Blutiger Heiligabend in Jena: Angreifer attackiert Rettungskräfte während Einsatzes
Adriana Hauffer24-Jähriger greift und tritt Notfallmediziner in Jena an - Blutiger Heiligabend in Jena: Angreifer attackiert Rettungskräfte während Einsatzes
Gewalttätiger Angriff auf Rettungskräfte in Jena an Heiligabend 2025
An Heiligabend 2025 kam es in Jena zu einem brutalen Angriff auf Einsatzkräfte. Ein 24-jähriger Mann griff Sanitäter während eines Rettungseinsatzes an und zwang sie, sich körperlich zur Wehr zu setzen.
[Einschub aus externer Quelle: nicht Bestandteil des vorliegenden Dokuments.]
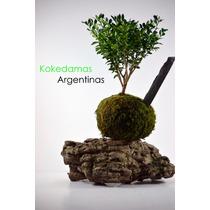 Kokedama De Buxus, Plantas En Musgo Kokedamas Argentinas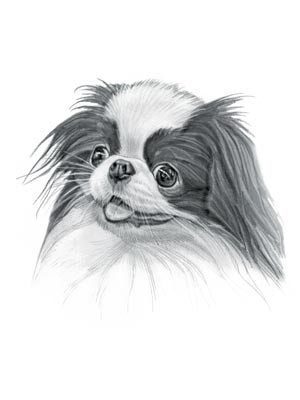 Japanese Chin Dog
Die Polizei musste eingreifen, als die Situation eskalierte.
Ausgelöst wurde der Vorfall, als Rettungskräfte zu einem Mann gerufen wurden, der in einer psychischen Ausnahmesituation steckte. Statt zu kooperieren, wurde der 24-Jährige aggressiv: Er trat um sich und versuchte, einen der Sanitäter zu würgen. Das Team musste ihn schließlich festhalten, um sich selbst zu schützen.
Polizeiobermeister Sebastian K. traf am Einsatzort ein, um bei der Überwältigung des Angreifers zu helfen. Trotz Deeskalationsversuchen setzte der Mann seine Gewalttätigkeiten fort. Die Behörden leiteten daraufhin ein Strafverfahren wegen Körperverletzung und Angriffs auf Rettungskräfte ein.
Solche Vorfälle sind in Thüringen kein Einzelfall. Jährlich werden etwa 70 Fälle von Bedrohungen, Einschüchterungen oder körperlicher Gewalt gegen Polizei- und Rettungskräfte gemeldet. Häufig steuern verbale Angriffe in handfeste Auseinandersetzungen um – mit erheblichen Risiken für die Einsatzkräfte.
Dem 24-Jährigen drohen nun Konsequenzen für sein Verhalten. Doch die Bedrohungslage für Rettungskräfte in Thüringen bleibt bestehen. Der Fall zeigt erneut, welchen Gefahren Helfer bei Einsätzen in der Region ausgesetzt sind.